Smotrich and Ben-Gvir are certainly not the only ones in power in Israel now with these views. The fear that the profound shock and outrage in Israeli society over Hamas's massacre will be exploited for ethnic cleansing in Gaza should not be waved off.
If there is no law, or if the law is seen as a mere recommendation, everything is permitted—everything.
- Michael Sfard
If there is anything that the history of humanity, scarred by atrocities, should teach us, it is that no crime can justify another. Nor can any crime mitigate the severity of another. This is what international law, and first and foremost the international laws of war, are trying to enforce. But the last few days prove that we have learned nothing. Activists and intellectuals on both sides stick to their tribal tents—some emphasizing the crimes of Israel and disgracefully dwarfing the crimes of Hamas, others denouncing the Palestinians and completely ignoring the inhuman context of the iron boot with which Israel has tread on the necks of Palestinians for 75 years.

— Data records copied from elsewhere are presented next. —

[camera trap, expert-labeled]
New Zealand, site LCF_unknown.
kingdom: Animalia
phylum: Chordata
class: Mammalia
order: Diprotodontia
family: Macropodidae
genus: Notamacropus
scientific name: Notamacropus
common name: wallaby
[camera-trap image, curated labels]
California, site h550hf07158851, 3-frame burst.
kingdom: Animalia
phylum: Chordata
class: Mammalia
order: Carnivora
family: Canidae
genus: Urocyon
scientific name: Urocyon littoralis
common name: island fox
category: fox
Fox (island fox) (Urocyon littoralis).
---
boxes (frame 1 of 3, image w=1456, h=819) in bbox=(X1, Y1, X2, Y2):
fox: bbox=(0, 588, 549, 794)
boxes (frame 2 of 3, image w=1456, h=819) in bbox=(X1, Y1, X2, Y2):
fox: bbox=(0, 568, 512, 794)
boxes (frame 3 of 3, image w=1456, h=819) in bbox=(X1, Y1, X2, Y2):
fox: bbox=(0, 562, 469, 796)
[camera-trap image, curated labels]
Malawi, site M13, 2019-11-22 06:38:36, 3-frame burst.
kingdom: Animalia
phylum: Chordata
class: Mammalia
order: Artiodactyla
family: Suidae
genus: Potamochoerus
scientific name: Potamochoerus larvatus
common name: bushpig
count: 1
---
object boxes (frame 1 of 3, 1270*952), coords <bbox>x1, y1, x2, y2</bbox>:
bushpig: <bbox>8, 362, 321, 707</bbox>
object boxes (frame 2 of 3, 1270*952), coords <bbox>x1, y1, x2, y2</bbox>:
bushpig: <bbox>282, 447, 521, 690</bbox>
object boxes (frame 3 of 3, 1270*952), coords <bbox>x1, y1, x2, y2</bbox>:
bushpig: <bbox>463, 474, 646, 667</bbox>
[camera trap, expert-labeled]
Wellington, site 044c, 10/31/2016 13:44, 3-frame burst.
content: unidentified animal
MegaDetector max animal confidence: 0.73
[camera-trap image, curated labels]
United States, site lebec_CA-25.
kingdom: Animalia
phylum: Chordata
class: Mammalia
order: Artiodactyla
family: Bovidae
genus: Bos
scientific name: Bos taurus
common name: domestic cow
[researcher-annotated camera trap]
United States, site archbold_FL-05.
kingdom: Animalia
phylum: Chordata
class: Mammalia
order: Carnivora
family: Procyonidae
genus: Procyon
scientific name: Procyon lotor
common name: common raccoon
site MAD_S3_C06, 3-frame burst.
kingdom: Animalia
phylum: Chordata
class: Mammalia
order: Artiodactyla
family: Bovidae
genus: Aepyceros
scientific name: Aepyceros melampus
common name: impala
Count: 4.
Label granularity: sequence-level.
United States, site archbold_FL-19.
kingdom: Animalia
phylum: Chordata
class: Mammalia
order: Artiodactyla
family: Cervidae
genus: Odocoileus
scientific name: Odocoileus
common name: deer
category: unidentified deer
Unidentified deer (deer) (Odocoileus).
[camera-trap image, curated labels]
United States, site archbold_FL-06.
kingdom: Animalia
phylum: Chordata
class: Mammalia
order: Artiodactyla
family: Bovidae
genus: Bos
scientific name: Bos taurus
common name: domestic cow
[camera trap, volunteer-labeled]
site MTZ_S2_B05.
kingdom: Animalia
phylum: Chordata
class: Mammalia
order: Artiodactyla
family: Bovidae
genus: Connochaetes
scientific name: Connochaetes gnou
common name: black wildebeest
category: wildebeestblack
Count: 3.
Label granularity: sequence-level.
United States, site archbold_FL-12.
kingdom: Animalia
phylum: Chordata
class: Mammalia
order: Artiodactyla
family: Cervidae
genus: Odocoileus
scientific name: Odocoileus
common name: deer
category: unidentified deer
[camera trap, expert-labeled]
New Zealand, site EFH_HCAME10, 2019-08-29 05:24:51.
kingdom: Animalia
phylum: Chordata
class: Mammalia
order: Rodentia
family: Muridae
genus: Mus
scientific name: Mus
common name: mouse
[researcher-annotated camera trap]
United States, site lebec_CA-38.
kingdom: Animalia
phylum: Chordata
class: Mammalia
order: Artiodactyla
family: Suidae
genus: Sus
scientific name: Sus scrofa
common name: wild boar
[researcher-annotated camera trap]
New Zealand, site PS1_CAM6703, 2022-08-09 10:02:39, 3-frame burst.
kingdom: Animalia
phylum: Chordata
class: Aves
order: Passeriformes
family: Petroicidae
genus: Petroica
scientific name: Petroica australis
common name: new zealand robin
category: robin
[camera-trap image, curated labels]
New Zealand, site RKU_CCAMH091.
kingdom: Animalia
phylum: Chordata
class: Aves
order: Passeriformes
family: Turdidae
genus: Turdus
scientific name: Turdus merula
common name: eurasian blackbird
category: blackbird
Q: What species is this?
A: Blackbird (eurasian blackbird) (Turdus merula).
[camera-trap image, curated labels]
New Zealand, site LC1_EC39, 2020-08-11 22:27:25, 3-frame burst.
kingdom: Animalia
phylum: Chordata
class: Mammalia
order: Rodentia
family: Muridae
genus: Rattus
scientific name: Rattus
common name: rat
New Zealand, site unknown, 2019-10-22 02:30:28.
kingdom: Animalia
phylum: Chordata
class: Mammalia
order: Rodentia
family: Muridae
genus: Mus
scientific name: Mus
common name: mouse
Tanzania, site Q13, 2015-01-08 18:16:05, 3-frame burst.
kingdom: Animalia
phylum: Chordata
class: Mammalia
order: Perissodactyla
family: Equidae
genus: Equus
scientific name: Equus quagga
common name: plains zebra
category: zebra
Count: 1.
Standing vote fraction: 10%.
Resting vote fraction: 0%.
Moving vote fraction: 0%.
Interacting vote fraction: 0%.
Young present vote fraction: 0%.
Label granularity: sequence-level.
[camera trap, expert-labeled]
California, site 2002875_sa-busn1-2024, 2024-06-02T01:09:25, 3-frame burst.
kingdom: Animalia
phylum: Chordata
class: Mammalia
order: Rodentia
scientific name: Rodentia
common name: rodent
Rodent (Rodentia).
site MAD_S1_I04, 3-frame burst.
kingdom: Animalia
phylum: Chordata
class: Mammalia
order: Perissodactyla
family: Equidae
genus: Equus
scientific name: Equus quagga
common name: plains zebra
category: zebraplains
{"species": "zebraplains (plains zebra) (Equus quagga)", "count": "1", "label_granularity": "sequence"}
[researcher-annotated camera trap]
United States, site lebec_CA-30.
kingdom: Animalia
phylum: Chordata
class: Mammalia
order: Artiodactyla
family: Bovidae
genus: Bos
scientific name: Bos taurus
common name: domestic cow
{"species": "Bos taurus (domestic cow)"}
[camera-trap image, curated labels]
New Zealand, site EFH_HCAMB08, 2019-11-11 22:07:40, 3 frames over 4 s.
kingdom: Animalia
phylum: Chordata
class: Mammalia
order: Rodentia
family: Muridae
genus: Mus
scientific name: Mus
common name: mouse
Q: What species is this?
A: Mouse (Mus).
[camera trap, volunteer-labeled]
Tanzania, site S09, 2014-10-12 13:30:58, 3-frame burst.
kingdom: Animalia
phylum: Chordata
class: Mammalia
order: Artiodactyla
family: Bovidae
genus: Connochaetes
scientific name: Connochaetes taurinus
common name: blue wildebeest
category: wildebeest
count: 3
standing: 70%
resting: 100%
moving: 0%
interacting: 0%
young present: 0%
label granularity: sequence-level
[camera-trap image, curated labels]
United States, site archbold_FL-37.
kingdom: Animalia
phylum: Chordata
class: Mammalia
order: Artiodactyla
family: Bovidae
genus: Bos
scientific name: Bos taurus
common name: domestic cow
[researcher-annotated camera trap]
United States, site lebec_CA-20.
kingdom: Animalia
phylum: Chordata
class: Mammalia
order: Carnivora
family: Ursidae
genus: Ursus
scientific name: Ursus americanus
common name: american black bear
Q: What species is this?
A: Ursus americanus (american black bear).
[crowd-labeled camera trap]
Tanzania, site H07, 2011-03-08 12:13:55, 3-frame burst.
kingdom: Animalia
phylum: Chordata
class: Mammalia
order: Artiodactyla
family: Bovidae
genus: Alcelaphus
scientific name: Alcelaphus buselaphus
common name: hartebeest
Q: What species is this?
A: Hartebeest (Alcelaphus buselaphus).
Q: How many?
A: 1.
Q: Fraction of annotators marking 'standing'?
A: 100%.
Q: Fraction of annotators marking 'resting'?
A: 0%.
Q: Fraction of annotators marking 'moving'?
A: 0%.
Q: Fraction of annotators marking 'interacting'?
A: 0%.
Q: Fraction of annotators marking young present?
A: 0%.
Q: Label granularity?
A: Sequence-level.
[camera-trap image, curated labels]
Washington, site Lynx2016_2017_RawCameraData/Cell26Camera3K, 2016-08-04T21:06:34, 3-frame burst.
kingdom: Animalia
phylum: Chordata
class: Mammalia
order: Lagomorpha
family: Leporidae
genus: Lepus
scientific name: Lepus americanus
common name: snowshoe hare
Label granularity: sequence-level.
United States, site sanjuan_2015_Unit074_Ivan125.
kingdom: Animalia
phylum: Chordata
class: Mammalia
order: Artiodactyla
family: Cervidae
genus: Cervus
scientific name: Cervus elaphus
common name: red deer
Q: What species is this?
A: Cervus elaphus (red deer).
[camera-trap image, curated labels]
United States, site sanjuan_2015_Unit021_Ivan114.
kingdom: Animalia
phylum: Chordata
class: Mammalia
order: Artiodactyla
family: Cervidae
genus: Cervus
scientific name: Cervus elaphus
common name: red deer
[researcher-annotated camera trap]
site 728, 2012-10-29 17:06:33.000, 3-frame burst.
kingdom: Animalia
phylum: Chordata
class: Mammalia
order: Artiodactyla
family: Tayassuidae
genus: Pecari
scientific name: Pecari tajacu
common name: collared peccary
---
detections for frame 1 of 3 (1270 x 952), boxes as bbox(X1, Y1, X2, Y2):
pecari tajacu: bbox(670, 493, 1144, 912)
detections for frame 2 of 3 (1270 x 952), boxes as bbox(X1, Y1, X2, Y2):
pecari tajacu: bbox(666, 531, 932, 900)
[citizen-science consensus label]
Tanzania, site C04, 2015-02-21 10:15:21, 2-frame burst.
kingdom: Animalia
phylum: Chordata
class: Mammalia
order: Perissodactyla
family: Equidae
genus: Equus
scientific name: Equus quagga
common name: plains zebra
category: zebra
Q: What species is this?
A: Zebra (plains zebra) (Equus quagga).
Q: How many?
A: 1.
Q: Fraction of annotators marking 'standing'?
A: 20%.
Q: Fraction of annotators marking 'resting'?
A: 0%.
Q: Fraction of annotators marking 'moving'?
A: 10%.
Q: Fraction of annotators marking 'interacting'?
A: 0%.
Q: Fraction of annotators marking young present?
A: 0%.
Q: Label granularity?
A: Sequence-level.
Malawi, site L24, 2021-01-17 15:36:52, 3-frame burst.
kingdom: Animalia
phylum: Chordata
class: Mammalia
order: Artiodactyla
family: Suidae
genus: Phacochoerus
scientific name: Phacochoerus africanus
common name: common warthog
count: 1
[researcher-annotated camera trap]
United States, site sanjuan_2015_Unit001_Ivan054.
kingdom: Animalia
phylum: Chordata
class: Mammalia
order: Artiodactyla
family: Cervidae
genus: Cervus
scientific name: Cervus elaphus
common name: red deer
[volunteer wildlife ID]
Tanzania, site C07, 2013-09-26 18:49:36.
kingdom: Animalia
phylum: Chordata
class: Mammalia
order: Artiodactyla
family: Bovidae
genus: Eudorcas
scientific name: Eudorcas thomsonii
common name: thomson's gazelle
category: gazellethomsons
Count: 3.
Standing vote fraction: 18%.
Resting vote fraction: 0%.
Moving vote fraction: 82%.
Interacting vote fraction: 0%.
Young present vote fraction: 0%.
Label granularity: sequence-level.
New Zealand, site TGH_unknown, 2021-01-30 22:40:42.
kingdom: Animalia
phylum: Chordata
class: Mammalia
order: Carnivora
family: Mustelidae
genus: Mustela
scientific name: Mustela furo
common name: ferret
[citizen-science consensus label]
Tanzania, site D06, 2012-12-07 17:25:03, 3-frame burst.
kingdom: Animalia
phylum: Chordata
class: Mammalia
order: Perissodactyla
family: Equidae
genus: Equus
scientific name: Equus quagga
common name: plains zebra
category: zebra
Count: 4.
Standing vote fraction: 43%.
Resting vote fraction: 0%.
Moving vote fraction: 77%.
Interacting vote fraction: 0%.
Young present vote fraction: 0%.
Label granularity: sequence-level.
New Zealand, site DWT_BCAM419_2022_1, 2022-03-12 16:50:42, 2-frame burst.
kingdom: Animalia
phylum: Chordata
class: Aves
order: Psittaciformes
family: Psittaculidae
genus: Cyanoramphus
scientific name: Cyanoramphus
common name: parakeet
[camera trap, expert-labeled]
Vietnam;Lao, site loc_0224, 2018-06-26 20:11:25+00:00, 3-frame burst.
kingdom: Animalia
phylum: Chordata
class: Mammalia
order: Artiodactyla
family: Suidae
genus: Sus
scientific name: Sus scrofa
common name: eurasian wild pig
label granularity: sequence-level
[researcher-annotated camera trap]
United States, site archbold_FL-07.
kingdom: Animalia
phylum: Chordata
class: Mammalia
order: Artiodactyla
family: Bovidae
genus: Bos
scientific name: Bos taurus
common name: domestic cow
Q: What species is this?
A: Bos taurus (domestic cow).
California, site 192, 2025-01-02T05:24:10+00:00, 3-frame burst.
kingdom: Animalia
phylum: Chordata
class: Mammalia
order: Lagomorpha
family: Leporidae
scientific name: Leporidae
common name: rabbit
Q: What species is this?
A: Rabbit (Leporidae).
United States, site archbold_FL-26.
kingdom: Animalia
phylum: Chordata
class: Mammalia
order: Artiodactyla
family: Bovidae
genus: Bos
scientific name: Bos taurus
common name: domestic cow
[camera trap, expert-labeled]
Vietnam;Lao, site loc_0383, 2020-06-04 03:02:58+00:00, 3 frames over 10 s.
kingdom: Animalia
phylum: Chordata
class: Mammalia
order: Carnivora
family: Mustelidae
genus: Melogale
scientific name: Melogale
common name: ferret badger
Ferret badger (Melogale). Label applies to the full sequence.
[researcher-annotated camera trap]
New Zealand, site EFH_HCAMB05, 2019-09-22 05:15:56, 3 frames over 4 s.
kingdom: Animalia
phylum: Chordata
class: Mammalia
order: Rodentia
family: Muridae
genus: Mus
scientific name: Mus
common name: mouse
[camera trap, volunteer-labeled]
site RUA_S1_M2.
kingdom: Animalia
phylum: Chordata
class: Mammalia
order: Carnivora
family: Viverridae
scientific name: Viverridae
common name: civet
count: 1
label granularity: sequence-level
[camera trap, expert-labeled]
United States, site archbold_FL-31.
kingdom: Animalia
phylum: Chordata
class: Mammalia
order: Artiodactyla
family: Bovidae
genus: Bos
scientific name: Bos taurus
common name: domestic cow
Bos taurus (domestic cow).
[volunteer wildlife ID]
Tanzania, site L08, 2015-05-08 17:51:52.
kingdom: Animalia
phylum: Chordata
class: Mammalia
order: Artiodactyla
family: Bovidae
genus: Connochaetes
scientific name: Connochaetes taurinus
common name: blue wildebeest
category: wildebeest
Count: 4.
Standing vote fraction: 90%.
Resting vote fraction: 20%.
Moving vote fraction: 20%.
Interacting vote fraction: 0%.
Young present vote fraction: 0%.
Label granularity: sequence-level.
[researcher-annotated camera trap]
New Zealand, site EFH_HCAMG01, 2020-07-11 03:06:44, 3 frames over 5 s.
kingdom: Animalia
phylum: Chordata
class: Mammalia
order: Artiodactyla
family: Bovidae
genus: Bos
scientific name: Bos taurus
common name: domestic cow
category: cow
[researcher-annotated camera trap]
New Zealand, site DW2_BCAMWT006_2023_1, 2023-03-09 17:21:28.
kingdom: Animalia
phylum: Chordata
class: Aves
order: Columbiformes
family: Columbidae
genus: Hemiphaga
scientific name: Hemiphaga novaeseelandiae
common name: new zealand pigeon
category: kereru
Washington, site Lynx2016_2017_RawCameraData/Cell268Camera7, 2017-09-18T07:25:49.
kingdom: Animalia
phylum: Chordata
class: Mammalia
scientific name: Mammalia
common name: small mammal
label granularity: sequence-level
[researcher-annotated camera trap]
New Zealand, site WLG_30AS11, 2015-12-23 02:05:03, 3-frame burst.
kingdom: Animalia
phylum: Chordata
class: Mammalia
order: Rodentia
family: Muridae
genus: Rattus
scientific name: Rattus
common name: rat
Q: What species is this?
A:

Worst of all is that the international community does not insist on adhering to its own rules. Western powers, especially the United States as Israel's closest ally, have a central responsibility for what is happening—for their unreserved support of the never-ending blockade on the Gaza Strip, for allowing Israel to colonize and dispossess the West Bank with absolutely no accountability, for their silence in the face of the methods of war that Israel has adopted repeatedly in Gaza, again and again disregarding the prohibitions and limitations on warfare in civilian territory.
In one of the many judgments of the Israeli Supreme Court on the legality of demolishing the homes of Palestinian families of terrorist suspects—a blatant practice of collective punishment that is absolutely forbidden in international law—the late judge Mishael Cheshin wrote a sentence that is one of the most depressing statements I have ever read in any legal judgment: "Even as the trumpets of war sound, the rule of the law shall make its voice heard, but let us admit a truth: in such places, its sound is like that of the piccolo, clear and pure, but drowned out in the din."
If there is no law, or if the law is seen as a mere recommendation, everything is permitted—everything.
When we crawl out of the deep pit we are in, we will find ourselves again facing the truth written on the wall in bold letters—the same truth that has always been written on the wall and that everyone, it seems, is trying hard to ignore. There is no solution to the conflict in Israel-Palestine that is not based on respecting everyone's human rights; on ending the occupation; ending apartheid; ending the blockade; realizing the right to self-determination of the Palestinian people; and upholding the provisions of international law, by all.